* **To be done**
1 - Reproduce the passage of the TV behind-the-scenes article starting at "The heart also" and ending at "had to endure.".
2 - Answer these questions using the TV behind-the-scenes article:
(a) According to Emilia Clarke, what did the props department say her fake heart would taste like?
(b) What did the production crew periodically add to keep the heart looking "fresh"?
(c) What foods did Sarah Michelle Gellar and David Boreanaz eat before shooting a kissing scene?

* **Document segment**
***
From a distance, acting seems like the most fun job in the world. All your days are filled with make-believe, cool clothes, and guys in green unitards with tennis balls on their heads for company. But the world of acting can be quite un-glamorous at times too, like when actors have to deal with disgusting props -- or even disgusting co-stars. So from dead frogs to David Boreanaz's doodle, here are the most unappetizing behind-the-scenes stories from your fave TV shows.
When it comes to carnage, Game Of Thrones doesn't pull any punches. The fantasy show's cast spends every other scene nose-deep in blood and guts. Though it could be worse. They could have to eat the blood and guts, like Daenerys Targaryen does in the first season. Of course, not even the Game Of Thrones producers would demand that actress Emilia Clarke eat a real horse's heart ...
No, no. They made her eat something much worse.
In a very bloody behind the scenes video, Clarke revealed that she was convinced by the props department that her fake heart dinner was going to taste like a big gummy bear. That makes it sound awesome, except that it actually tasted like bleach. The arteries, meanwhile, were some type of large, uncooked pasta. By the time the scene was in the can, Clarke had eaten "like 25 of the things." And while Daenerys managed to keep down her toilet-horse heart, Clarke admits that she did the very un-khaleesi-like thing of heaving into a bucket between takes.
The heart also needed to stay "fresh"-looking, so the production crew periodically added more fake sugary blood, which was extremely sticky. So sticky, in fact, that Clark got stuck to everything, including herself. At one point during filming, she left the set for a while and didn't come back. That's because she had blood-glued herself to a toilet. Eventually, she managed to remove enough of the stickiness and the blood to return from the bathroom -- an experience we're sure every lover of Khal Drogo has had to endure.
Speaking of blood, Buffy The Vampire Slayer is another popular show with a hidden ick factor. No, we're not talking about all the vile demonic onslaughts or vampiric feasts, but the on-set antics of Buffy and Angel.
While fans were all about the Buffy and Angel sex scenes, Sarah Michelle Gellar and David Boreanaz were all about making those scenes as annoying as possible for each other. According to Gellar, before she and Boreanaz shot a kissing scene, they'd tank up on stuff like tuna fish and pickles, which would make even the strongest vampire long for the smell of garlic. Gellar also made Boreanaz's job of ravishing her as tricky as possible by pinning or sewing shut her shirts and pants, forcing the brooding hunk to fiddle with her clothes like he was a nervous ninth-grader.
***
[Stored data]

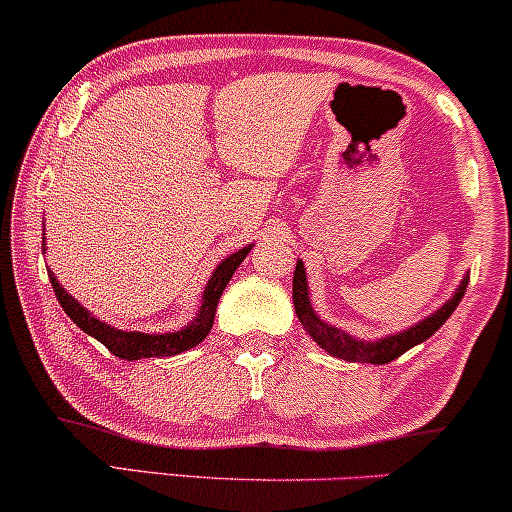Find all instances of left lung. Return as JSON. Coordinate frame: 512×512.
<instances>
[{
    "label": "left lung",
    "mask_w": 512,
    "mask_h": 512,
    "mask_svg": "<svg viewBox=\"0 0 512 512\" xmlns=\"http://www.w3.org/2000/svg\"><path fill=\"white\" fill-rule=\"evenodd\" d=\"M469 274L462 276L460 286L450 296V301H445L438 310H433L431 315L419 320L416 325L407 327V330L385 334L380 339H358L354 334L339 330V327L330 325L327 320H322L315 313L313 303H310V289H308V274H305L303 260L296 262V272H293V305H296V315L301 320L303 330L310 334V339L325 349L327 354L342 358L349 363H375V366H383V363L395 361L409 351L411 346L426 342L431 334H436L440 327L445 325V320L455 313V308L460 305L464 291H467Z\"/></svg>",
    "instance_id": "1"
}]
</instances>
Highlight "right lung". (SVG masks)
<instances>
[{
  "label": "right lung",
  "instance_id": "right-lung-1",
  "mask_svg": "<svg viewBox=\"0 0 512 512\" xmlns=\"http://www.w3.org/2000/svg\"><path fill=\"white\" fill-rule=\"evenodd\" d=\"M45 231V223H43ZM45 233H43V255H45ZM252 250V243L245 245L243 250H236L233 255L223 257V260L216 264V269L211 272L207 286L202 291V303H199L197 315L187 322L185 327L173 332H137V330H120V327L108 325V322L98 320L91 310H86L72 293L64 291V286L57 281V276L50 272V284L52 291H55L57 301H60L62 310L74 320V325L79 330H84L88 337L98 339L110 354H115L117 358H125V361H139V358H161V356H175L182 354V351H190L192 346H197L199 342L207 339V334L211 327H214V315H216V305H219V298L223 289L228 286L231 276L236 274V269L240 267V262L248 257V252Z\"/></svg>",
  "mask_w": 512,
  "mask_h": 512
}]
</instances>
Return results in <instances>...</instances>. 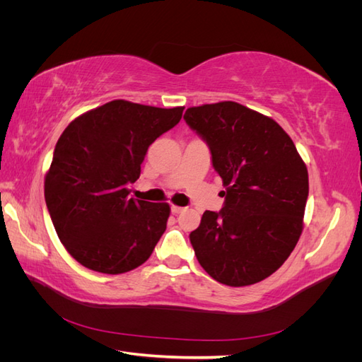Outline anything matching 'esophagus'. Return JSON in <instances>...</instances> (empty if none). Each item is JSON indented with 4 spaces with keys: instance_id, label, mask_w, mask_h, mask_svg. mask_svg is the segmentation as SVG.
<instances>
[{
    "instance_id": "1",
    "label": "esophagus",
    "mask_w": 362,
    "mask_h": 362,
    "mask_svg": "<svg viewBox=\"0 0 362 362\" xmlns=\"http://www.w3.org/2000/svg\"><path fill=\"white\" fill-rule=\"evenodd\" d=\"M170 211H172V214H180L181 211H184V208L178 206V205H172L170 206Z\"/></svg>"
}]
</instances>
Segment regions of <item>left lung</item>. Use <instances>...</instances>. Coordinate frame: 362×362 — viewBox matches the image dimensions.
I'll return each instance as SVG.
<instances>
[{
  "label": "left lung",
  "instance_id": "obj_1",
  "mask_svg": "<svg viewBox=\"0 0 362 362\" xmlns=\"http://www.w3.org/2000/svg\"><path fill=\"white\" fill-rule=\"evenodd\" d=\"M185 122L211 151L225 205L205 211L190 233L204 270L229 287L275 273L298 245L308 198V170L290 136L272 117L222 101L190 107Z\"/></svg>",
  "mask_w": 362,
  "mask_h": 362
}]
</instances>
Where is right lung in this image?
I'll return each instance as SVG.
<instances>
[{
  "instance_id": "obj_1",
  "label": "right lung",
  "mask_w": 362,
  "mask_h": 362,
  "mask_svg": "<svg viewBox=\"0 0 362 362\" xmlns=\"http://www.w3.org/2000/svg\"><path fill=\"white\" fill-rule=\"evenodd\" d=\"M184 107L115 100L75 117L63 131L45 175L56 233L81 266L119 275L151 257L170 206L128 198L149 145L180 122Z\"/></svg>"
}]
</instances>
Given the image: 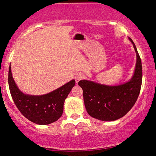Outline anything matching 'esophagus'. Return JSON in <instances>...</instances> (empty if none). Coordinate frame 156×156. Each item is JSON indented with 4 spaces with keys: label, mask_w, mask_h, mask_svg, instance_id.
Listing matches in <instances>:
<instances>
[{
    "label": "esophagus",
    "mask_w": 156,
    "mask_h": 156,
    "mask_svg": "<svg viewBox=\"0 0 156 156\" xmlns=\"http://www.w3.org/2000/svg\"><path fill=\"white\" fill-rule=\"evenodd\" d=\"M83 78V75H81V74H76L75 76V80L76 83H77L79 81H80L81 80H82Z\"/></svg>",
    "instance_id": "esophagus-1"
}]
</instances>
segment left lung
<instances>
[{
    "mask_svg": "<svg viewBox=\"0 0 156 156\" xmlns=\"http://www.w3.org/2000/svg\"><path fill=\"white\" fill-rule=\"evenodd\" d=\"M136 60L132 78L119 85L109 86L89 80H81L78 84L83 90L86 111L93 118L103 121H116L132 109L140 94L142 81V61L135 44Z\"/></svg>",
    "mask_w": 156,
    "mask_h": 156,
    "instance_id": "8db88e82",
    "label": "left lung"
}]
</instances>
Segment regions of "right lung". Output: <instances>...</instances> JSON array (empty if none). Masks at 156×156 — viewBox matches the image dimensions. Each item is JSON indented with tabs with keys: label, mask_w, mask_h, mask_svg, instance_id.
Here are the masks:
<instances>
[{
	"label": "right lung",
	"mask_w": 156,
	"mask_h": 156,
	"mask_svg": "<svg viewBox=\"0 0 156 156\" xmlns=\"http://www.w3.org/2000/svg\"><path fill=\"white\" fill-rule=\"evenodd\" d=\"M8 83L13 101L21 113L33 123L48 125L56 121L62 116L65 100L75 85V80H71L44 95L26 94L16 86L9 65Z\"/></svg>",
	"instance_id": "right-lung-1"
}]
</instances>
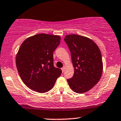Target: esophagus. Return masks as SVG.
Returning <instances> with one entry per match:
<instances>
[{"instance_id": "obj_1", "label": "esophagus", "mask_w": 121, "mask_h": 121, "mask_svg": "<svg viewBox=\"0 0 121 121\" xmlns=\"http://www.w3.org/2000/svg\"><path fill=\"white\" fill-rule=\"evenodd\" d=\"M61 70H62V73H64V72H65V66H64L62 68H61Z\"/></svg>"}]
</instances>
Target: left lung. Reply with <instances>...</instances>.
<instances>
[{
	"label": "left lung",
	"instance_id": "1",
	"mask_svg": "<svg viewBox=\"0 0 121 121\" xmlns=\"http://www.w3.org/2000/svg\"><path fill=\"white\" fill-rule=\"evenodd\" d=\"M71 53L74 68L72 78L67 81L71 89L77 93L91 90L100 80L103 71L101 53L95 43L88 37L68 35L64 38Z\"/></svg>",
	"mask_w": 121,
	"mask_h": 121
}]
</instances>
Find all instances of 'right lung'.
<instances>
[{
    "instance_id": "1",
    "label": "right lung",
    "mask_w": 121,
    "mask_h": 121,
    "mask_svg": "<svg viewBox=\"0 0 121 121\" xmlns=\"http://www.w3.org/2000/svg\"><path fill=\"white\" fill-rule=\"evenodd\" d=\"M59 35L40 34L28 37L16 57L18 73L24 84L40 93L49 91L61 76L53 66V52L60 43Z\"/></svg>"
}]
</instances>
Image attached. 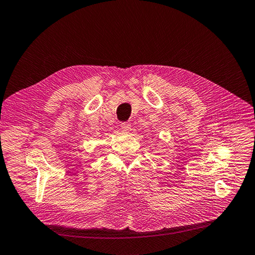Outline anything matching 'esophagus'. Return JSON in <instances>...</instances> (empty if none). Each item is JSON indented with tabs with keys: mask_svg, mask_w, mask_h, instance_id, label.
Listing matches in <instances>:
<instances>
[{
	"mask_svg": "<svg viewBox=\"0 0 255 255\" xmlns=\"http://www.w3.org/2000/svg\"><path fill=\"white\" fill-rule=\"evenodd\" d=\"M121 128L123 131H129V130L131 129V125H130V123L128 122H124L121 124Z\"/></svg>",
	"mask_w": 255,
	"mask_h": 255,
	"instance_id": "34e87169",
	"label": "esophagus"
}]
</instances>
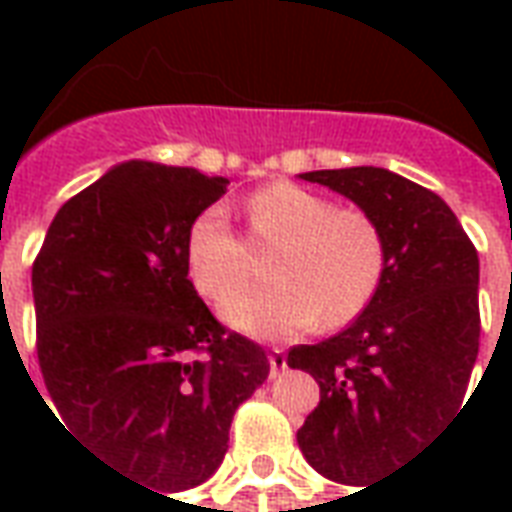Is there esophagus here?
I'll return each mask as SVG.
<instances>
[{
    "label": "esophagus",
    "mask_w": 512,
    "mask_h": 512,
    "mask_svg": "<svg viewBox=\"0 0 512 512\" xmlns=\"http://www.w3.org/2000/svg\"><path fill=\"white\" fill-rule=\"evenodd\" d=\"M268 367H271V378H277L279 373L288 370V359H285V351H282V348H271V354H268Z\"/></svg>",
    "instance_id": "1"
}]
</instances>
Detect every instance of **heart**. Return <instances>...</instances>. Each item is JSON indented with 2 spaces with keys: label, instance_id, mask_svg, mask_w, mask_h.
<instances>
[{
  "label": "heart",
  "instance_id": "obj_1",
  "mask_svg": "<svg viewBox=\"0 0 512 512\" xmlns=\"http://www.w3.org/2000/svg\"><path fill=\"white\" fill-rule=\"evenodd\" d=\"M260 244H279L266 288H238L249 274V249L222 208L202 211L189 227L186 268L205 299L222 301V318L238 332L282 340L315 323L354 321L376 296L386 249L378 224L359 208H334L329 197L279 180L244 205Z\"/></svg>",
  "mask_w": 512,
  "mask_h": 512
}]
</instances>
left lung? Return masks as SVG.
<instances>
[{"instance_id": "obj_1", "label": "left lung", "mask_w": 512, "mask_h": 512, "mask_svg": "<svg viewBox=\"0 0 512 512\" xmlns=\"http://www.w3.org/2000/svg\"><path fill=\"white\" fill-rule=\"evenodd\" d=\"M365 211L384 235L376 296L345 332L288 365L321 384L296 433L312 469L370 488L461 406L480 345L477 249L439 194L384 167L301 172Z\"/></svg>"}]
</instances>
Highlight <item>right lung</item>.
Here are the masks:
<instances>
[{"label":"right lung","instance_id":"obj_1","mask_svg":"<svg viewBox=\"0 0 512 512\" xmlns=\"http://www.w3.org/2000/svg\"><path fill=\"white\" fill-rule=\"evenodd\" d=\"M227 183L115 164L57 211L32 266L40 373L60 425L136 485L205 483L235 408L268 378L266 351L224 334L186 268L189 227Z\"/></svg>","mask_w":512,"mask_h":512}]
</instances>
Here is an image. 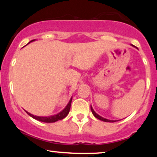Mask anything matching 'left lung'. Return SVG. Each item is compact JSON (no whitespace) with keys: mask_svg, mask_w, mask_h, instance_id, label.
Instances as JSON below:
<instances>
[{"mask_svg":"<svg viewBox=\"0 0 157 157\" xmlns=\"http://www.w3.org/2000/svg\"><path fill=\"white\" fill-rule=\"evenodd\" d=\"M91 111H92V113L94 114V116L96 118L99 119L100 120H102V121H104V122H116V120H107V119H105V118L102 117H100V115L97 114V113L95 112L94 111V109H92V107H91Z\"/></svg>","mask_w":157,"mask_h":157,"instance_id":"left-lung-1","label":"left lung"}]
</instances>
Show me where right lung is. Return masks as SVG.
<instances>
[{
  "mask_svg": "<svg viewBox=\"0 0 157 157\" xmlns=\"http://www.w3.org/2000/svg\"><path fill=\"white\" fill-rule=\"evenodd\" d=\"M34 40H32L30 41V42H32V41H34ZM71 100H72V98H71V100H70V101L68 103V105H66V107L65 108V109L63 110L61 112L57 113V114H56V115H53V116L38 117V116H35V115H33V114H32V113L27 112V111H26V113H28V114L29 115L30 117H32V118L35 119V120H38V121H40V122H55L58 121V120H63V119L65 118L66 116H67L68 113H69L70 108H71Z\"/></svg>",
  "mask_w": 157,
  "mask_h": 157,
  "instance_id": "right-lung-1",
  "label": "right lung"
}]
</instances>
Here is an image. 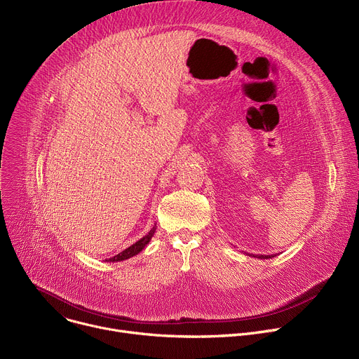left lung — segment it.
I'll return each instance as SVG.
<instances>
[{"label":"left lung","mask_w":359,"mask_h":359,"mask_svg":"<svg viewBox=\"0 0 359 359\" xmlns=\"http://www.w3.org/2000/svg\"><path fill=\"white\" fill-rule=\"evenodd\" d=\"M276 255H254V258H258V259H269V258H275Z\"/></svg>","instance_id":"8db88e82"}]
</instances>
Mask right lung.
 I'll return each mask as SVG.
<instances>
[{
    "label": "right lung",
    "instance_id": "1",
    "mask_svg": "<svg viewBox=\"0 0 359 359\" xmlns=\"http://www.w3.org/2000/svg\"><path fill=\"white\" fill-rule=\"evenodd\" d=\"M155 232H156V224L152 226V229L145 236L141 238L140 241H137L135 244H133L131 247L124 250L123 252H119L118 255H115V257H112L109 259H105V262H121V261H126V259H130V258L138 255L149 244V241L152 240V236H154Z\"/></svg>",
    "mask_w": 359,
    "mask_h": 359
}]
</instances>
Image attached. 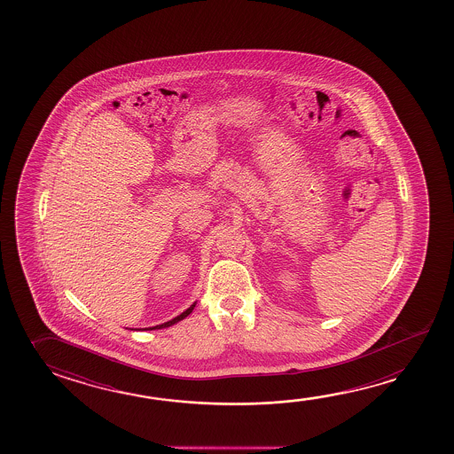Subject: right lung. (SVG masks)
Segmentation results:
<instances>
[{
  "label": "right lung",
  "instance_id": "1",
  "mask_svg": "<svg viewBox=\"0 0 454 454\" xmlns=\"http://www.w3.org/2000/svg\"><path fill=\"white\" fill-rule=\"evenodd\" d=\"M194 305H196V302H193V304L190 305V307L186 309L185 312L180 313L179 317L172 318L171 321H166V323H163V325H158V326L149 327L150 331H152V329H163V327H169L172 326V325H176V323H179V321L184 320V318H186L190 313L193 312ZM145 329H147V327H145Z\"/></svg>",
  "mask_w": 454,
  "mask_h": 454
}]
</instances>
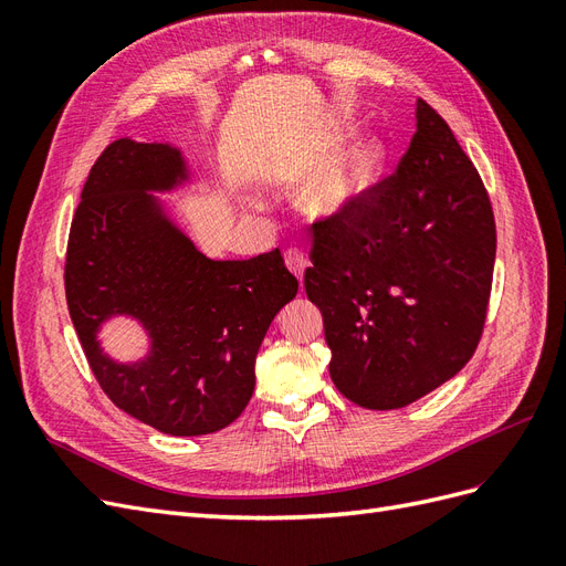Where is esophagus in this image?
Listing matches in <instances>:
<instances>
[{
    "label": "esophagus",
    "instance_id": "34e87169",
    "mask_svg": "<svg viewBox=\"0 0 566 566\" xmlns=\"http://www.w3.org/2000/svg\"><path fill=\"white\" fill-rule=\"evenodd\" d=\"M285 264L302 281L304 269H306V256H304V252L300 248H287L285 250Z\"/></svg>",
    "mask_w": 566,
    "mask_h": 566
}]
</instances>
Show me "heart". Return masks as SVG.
***
* **Solutions to each task**
1 -
The heart also needed to stay "fresh"-looking, so the production crew periodically added more fake sugary blood, which was extremely sticky. So sticky, in fact, that Clark got stuck to everything, including herself. At one point during filming, she left the set for a while and didn't come back. That's because she had blood-glued herself to a toilet. Eventually, she managed to remove enough of the stickiness and the blood to return from the bathroom -- an experience we're sure every lover of Khal Drogo has had to endure.

2 -
(a) A big gummy bear.
(b) More fake sugary blood.
(c) Tuna fish and pickles.